In the beginning of an URL lies an overlooked place useful to hide things from server logs. It’s the authentication part of the authority section. Check the full URL scheme below.
Differently from the fragment part, where we can use document properties like location.hash to store things that will never be sent to server, the user information will be sent but will not figure in logs for security reasons.
Using an slice of the string returned by window.URL property, starting from char 7 to char 15, we pass to eval() the string we want to execute. For a https enabled website, the right combination would be 8 and 16, respectively.
Although there’s a security warning in Firefox (but not in Chrome), the statement about the domain to visit (brutelogic.com.br) may lead user to a wrong conclusion.
After it, there will be no trace of what really happened in browser address bar.
The same can be done with the location property of document if eval() is not available.

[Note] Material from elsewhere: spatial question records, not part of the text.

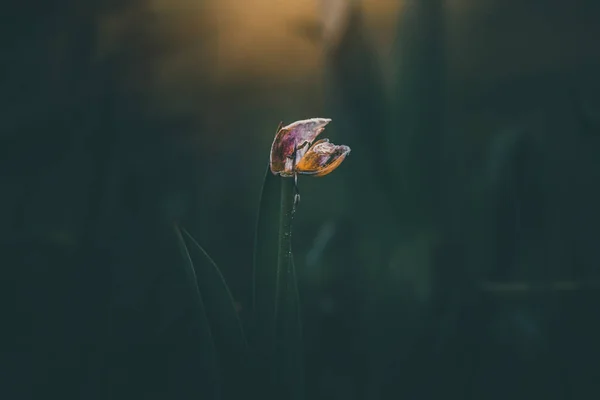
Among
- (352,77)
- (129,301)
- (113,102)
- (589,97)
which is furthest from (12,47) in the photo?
(589,97)

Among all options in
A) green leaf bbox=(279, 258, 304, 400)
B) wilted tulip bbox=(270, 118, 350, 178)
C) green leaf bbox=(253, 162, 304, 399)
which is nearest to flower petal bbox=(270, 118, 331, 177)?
wilted tulip bbox=(270, 118, 350, 178)

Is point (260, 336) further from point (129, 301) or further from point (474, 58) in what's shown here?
point (474, 58)

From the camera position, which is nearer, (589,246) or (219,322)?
(219,322)

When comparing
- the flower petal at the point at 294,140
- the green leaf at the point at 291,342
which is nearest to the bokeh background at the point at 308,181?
the green leaf at the point at 291,342

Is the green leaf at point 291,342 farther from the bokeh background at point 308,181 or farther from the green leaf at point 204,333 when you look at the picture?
the green leaf at point 204,333

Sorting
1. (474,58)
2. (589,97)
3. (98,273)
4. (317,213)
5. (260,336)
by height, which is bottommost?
(260,336)

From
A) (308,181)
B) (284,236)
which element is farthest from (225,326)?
(308,181)

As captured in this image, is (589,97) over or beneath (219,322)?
over
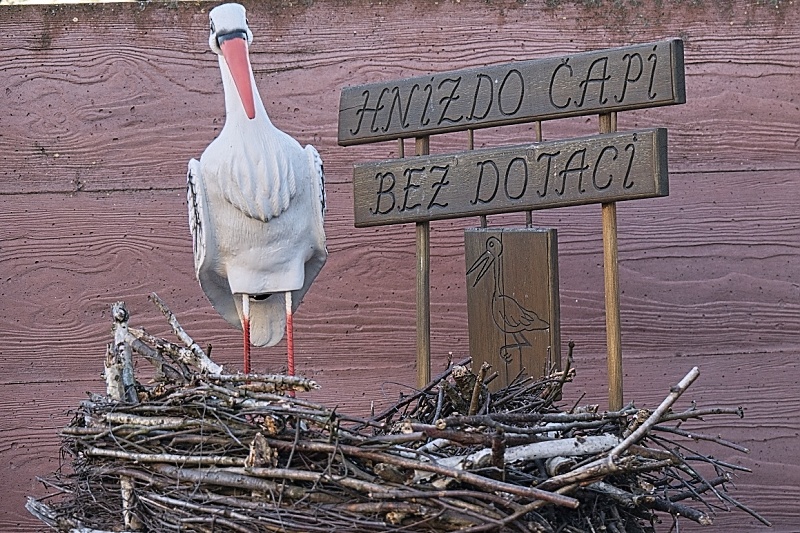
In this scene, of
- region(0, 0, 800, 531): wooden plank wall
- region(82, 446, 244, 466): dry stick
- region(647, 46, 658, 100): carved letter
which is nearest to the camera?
region(82, 446, 244, 466): dry stick

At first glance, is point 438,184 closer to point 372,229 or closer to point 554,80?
point 554,80

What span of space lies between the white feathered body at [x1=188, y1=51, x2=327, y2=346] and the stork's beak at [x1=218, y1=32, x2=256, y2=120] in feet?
0.12

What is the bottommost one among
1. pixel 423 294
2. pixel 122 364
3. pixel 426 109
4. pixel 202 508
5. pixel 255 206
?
pixel 202 508

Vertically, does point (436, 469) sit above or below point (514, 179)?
below

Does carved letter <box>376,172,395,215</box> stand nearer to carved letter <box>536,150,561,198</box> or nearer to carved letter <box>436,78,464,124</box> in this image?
carved letter <box>436,78,464,124</box>

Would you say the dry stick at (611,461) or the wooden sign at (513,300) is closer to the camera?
the dry stick at (611,461)

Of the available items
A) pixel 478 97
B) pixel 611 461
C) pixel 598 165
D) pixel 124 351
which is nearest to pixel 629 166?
pixel 598 165

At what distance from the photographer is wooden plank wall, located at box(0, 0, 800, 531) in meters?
2.20

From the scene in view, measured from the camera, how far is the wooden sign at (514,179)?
1655mm

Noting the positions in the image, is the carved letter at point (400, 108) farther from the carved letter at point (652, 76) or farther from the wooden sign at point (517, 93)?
the carved letter at point (652, 76)

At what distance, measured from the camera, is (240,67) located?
68.3 inches

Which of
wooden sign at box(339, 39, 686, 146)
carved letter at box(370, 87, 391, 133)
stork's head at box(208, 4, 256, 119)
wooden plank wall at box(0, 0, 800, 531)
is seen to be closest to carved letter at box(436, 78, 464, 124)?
wooden sign at box(339, 39, 686, 146)

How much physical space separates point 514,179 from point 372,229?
56cm

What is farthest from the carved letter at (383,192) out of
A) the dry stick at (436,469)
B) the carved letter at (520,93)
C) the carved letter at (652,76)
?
the dry stick at (436,469)
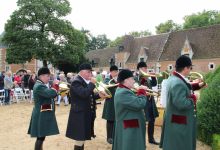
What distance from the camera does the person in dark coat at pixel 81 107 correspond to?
6.42m

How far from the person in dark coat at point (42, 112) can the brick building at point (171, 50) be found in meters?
34.5

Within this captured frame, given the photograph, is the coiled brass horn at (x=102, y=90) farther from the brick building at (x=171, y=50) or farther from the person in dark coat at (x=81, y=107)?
the brick building at (x=171, y=50)

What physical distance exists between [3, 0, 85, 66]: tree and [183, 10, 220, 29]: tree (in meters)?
27.8

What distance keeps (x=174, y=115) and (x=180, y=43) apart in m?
46.4

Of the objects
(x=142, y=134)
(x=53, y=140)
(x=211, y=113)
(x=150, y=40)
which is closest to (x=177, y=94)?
(x=142, y=134)

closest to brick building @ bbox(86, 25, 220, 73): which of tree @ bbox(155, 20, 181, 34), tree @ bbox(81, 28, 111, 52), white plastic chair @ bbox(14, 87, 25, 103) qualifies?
tree @ bbox(155, 20, 181, 34)

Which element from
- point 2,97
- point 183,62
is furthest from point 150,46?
point 183,62

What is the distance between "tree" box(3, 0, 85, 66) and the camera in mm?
43219

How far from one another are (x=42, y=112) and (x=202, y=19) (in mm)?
61146

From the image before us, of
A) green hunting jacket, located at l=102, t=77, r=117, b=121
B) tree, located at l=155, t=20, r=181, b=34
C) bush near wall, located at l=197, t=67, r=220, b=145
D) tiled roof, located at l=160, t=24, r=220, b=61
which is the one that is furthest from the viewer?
tree, located at l=155, t=20, r=181, b=34

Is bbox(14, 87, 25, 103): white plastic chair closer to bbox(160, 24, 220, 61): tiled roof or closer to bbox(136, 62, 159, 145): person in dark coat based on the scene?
bbox(136, 62, 159, 145): person in dark coat

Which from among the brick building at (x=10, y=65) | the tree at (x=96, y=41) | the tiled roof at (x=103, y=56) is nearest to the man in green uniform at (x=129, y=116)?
the tiled roof at (x=103, y=56)

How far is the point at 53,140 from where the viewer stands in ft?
31.0

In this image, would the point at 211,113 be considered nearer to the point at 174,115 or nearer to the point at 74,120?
the point at 174,115
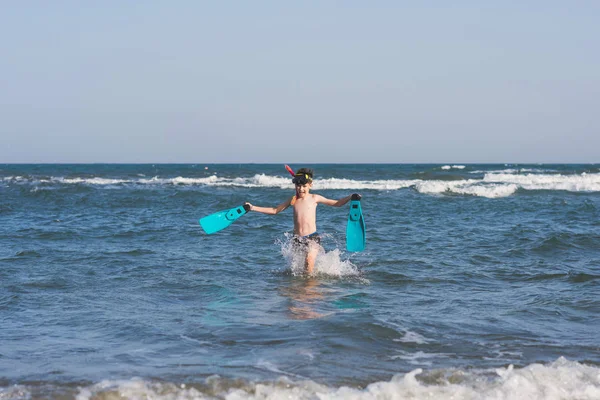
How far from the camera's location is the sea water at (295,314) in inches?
198

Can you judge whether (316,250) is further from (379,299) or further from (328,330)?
(328,330)

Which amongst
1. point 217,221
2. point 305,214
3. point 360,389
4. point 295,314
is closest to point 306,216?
point 305,214

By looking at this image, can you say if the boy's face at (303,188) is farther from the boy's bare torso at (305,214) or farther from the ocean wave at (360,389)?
the ocean wave at (360,389)

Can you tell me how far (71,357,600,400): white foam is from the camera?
188 inches

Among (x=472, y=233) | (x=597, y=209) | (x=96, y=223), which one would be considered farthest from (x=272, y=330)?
(x=597, y=209)

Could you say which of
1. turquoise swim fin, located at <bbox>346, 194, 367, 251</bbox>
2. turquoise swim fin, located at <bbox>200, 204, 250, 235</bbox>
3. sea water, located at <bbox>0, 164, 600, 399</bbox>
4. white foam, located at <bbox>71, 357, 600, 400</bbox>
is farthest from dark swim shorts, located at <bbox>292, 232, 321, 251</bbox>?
white foam, located at <bbox>71, 357, 600, 400</bbox>

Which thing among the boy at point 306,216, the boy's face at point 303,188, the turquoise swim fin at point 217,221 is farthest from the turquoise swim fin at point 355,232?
the turquoise swim fin at point 217,221

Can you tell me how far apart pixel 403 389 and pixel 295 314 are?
2392 mm

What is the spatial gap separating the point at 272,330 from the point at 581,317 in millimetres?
3463

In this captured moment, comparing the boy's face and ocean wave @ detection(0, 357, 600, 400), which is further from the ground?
the boy's face

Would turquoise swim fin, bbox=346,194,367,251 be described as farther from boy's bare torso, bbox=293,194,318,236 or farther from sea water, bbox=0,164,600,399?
boy's bare torso, bbox=293,194,318,236

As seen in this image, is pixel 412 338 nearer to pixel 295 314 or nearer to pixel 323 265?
pixel 295 314

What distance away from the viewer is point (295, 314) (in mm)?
7125

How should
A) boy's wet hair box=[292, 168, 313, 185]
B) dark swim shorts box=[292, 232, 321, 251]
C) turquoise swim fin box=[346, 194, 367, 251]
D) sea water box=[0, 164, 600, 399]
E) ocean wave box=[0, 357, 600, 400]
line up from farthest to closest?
1. turquoise swim fin box=[346, 194, 367, 251]
2. dark swim shorts box=[292, 232, 321, 251]
3. boy's wet hair box=[292, 168, 313, 185]
4. sea water box=[0, 164, 600, 399]
5. ocean wave box=[0, 357, 600, 400]
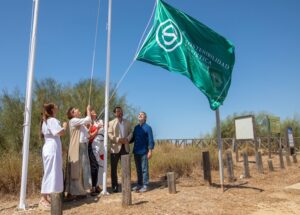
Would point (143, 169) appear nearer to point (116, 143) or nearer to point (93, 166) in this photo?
point (116, 143)

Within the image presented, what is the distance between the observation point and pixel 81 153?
7219 millimetres

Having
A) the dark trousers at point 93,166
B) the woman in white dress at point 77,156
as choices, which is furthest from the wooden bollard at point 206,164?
the woman in white dress at point 77,156

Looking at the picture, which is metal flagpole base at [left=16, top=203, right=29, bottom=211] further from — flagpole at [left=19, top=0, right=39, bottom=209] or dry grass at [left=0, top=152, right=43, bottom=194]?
dry grass at [left=0, top=152, right=43, bottom=194]

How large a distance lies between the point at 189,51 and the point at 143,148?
2.56 metres

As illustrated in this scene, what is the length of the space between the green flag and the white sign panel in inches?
289

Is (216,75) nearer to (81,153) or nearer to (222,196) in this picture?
(222,196)

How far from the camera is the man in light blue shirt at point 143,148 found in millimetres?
8094

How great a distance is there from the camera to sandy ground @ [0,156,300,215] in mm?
6318

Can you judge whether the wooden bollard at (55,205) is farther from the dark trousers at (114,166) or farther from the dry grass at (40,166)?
the dry grass at (40,166)

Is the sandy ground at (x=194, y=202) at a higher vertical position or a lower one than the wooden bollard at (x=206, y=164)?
lower

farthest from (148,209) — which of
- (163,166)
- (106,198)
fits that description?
(163,166)

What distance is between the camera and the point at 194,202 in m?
6.96

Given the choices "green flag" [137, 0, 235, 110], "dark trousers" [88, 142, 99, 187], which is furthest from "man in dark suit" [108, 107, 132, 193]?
"green flag" [137, 0, 235, 110]

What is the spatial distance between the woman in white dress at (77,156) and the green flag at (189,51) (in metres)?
1.92
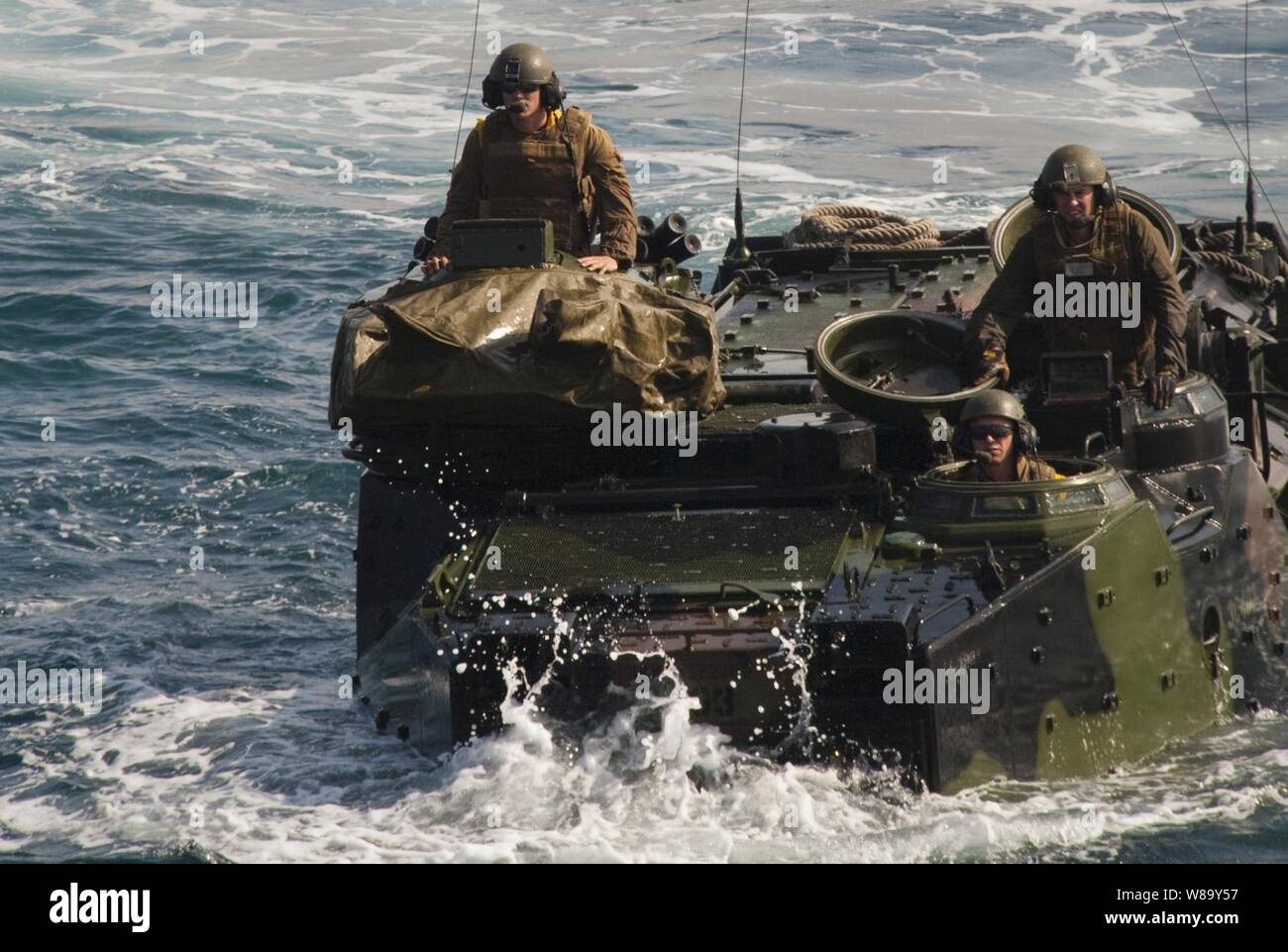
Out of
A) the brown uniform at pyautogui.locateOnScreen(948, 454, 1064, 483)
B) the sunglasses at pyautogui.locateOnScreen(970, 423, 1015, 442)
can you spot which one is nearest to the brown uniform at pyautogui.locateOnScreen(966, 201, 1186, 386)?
the brown uniform at pyautogui.locateOnScreen(948, 454, 1064, 483)

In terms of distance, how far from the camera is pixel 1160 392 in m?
13.5

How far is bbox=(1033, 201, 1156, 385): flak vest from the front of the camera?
14164mm

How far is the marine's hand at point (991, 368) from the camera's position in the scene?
45.2 ft

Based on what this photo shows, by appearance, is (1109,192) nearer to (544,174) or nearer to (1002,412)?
(1002,412)

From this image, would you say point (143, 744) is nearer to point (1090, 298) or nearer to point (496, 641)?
point (496, 641)

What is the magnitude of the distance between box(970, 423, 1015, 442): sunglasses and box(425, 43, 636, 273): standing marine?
10.6ft

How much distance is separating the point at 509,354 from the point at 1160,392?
11.8 feet

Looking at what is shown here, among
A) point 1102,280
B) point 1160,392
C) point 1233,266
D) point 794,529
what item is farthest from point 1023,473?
point 1233,266

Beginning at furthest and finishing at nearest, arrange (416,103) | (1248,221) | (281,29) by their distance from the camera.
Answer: (281,29) < (416,103) < (1248,221)
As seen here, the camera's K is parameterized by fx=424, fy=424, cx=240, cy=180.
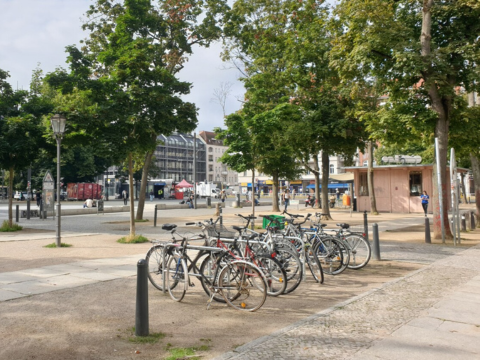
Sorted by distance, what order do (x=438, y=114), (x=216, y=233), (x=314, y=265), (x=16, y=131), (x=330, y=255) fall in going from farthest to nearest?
(x=16, y=131) → (x=438, y=114) → (x=330, y=255) → (x=314, y=265) → (x=216, y=233)

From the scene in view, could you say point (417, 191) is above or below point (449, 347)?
above

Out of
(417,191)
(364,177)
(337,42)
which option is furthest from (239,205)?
(337,42)

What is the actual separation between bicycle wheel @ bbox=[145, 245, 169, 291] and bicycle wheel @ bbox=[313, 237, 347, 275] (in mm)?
3115

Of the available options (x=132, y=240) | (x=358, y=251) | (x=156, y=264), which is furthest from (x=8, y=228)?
(x=358, y=251)

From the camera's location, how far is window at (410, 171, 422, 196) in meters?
28.7

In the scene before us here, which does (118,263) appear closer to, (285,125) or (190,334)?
(190,334)

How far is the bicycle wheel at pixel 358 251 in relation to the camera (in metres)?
8.88

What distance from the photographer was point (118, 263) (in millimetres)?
9836

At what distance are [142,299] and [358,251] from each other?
18.2ft

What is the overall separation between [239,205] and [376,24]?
2935cm

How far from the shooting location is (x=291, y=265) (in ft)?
23.4

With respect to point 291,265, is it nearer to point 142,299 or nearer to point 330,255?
point 330,255

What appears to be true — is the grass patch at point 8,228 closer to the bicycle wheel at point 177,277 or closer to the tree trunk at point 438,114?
the bicycle wheel at point 177,277

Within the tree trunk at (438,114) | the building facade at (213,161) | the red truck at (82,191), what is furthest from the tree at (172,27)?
the building facade at (213,161)
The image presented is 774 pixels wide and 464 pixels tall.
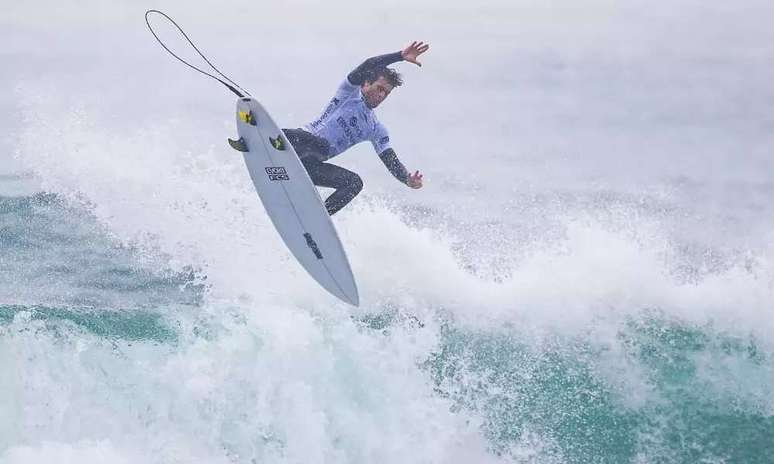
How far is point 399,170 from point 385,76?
31.4 inches

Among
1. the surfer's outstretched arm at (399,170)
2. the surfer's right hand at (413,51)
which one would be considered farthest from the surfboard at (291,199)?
the surfer's right hand at (413,51)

But much more harmful is to use this ability to actually do some kind of authentication. Because the victim of a XSS attack can perform requests to internal IP addresses, it’s possible to pivot to devices accessible only to the victim.
Most SOHO (Small Office / Home Office) routers are usually vulnerable to login attacks over this channel, so all an attacker has to do is to guess the right one in a small list of common default credentials. After, he/she proceeds with a basic CSRF attack to add his own DNS server to router configuration achieving total control over the victim’s network. But latest Firefox (version 48) is smart enough to stop automation and warn the user about it.
The same can’t be said about latest Chrome (version 52). It has no security warning again.